Video: AAA Tow Truck Operators Respond to "Mean Tweets"

Video: Move Over for Me PSA

AAA has long been an advocate for "Move Over" laws, requiring drivers to "slow down and move over" for emergency responders on the roadside. Yet hundreds of people are still killed on the roadside every year, including an average of one tow truck driver every other week. That's why AAA – The Auto Club Group is launching its "Move Over for Me" campaign, in effort to broaden awareness and strengthen the Move Over law to protect all drivers on the roadside.

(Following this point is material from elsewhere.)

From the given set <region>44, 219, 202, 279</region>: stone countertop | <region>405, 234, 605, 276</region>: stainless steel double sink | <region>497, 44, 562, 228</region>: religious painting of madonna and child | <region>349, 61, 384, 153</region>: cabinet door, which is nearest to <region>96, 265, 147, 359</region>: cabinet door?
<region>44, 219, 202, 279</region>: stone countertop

MOFM_SocialPost-09.jpg

"For years, Slow Down, Move Over efforts have focused on emergency responders, and it's critical that we continue to protect these individuals who come to the aid of motorists," said Scott VerBracken, Vice President of Automotive Services for AAA – the Auto Club Group. "But as motorists get flat tires, break down, run out of gas, or find themselves otherwise in trouble at the roadside, they also face the dangerous elements of high-speed traffic and need the same protection."

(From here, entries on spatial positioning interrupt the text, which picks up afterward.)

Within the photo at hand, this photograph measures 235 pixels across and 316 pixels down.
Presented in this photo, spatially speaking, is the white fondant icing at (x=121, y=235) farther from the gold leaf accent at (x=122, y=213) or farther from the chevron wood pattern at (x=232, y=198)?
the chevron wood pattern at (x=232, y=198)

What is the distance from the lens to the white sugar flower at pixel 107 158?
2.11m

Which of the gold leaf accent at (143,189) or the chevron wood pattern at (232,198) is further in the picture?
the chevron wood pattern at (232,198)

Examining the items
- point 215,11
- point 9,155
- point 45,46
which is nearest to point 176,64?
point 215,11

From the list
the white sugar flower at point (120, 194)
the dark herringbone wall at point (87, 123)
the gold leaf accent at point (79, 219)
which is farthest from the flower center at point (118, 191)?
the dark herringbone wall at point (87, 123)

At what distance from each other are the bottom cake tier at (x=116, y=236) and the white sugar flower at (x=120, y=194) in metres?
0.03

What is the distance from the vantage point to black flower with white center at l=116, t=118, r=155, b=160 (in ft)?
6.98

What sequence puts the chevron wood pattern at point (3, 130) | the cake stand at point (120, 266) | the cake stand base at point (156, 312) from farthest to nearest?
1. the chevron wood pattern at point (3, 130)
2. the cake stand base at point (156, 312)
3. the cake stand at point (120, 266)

Florida's current Move Over law requires drivers to slow down and move over one lane for:

  • Tow Trucks
  • Municipal Vehicles
  • Utility Vehicles

It does not required drivers take evasive action for disabled vehicles.

While all 50 states have a Slow Down, Move Over law, nearly a quarter of all motorists still don't know these laws exist (23%) - view the Survey. Meanwhile, the death toll keeps climbing.

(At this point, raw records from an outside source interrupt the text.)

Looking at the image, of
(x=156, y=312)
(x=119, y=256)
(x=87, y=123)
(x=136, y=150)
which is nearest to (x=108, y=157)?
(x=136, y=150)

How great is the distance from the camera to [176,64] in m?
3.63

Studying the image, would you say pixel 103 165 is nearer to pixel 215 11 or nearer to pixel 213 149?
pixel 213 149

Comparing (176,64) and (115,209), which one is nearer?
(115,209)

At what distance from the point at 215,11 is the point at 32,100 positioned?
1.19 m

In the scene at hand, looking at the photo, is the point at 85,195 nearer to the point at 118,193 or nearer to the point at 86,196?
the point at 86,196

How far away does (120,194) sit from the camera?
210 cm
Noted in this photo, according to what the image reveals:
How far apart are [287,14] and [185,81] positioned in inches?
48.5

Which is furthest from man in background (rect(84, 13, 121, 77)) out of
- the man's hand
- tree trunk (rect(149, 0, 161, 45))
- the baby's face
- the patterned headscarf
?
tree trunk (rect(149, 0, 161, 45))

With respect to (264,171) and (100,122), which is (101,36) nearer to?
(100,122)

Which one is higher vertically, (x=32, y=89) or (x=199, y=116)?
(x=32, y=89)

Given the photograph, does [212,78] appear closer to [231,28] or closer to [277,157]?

Nationwide, nearly 350 people are struck and killed outside a disabled vehicle each year. Compared to other states, Florida had 112 deaths between 2016 and 2020. The only states with more fatalities were California (281) and Texas (268).

"Drivers can save lives if they make it a priority to move over for all vehicles on the roadside, regardless of whether it is a tow provider with flashing lights or a driver of a disabled vehicle with its hazard lights on," said Mark Jenkins, spokesman, AAA – The Auto Club Group.

As part of its "Move Over for Me" initiative, The Auto Club Group will advocate to strengthen Florida's Move Over Law in 2023. Meanwhile, AAA is raising awareness of existing laws with advocacy messages on social media, community events, on service vehicles and in The Auto Club Group's "AAA Living" magazine.Mean Tweets.jpg

AAA has also created a series of videos. Among them is one called "Mean Tweets", where AAA tow truck operators respond to real tweets received by AAA, including one that reads, "This is an occupational hazard. Deal with it!"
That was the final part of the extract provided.